A: The formula (1) doesn't define the Hamiltonian it only gives a formal expression. The operator corresponding to this formal expression is not a bounded one. To define an unbounded operator in the Hilbert space of infinite dimension, one has to specify its definition area. Only in this way can one judge if the operator is Hermitian or not, does it have a self-adjoint extension or not. 

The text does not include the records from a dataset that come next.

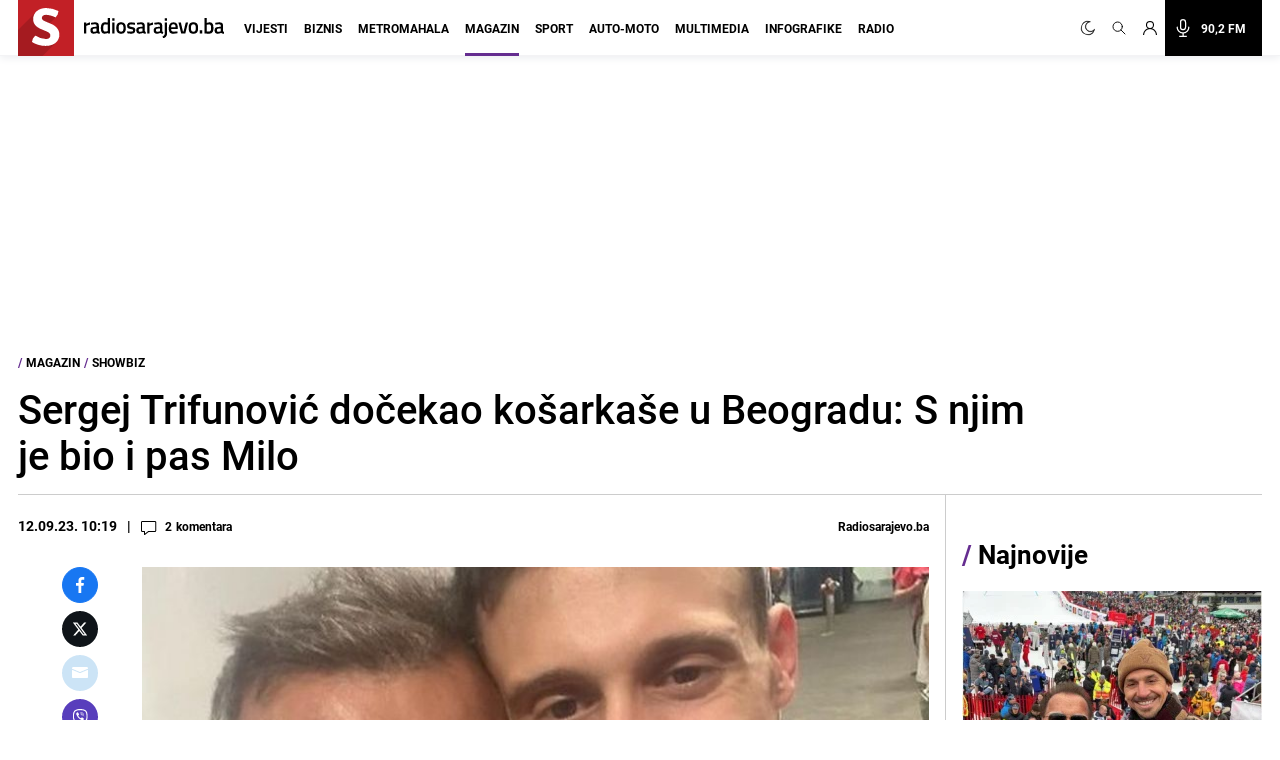

--- FILE ---
content_type: text/html; charset=utf-8
request_url: https://www.google.com/recaptcha/api2/aframe
body_size: 268
content:
<!DOCTYPE HTML><html><head><meta http-equiv="content-type" content="text/html; charset=UTF-8"></head><body><script nonce="3OuAYNt41ZuIsB6RcPPIQQ">/** Anti-fraud and anti-abuse applications only. See google.com/recaptcha */ try{var clients={'sodar':'https://pagead2.googlesyndication.com/pagead/sodar?'};window.addEventListener("message",function(a){try{if(a.source===window.parent){var b=JSON.parse(a.data);var c=clients[b['id']];if(c){var d=document.createElement('img');d.src=c+b['params']+'&rc='+(localStorage.getItem("rc::a")?sessionStorage.getItem("rc::b"):"");window.document.body.appendChild(d);sessionStorage.setItem("rc::e",parseInt(sessionStorage.getItem("rc::e")||0)+1);localStorage.setItem("rc::h",'1769325428963');}}}catch(b){}});window.parent.postMessage("_grecaptcha_ready", "*");}catch(b){}</script></body></html>

--- FILE ---
content_type: application/javascript; charset=utf-8
request_url: https://fundingchoicesmessages.google.com/f/AGSKWxU3YNbrdAqUbJcGQvqlDj0Tde5dl2fYvgKjh23R8plu15qAHAeesd0dBBGU_ooyJfKCs6WudC_E_ir3mx75C7mpNcqe6u-4avnLyonEEon5EoOI2hA2CGzWoRFoM57ewSVugY_GSySI_LVovbAaccqWSLu_UbMa3_PMRr8rG8e76lMmg1X0oymhbFG1/_&adzone=/mac-ad?_temp/ad_?ad_ids=/adnews.
body_size: -1289
content:
window['b5fee000-3538-44de-aa02-d8763444c1a5'] = true;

I actually should admit that I don't know if there is a Hermitian operator, corresponding to (1).  In case if it exists, it is possible it has no discrete spectrum. Some Hermitian operators do not have normalizable eigenvectors. Then your conclusion about non-diagonalizability of the Hamiltonian by the Bogolyubov transformation might be a consequence of a discrete spectrum absence. Otherwise, a new bosons' vacuum would be a normalizable eigenvector.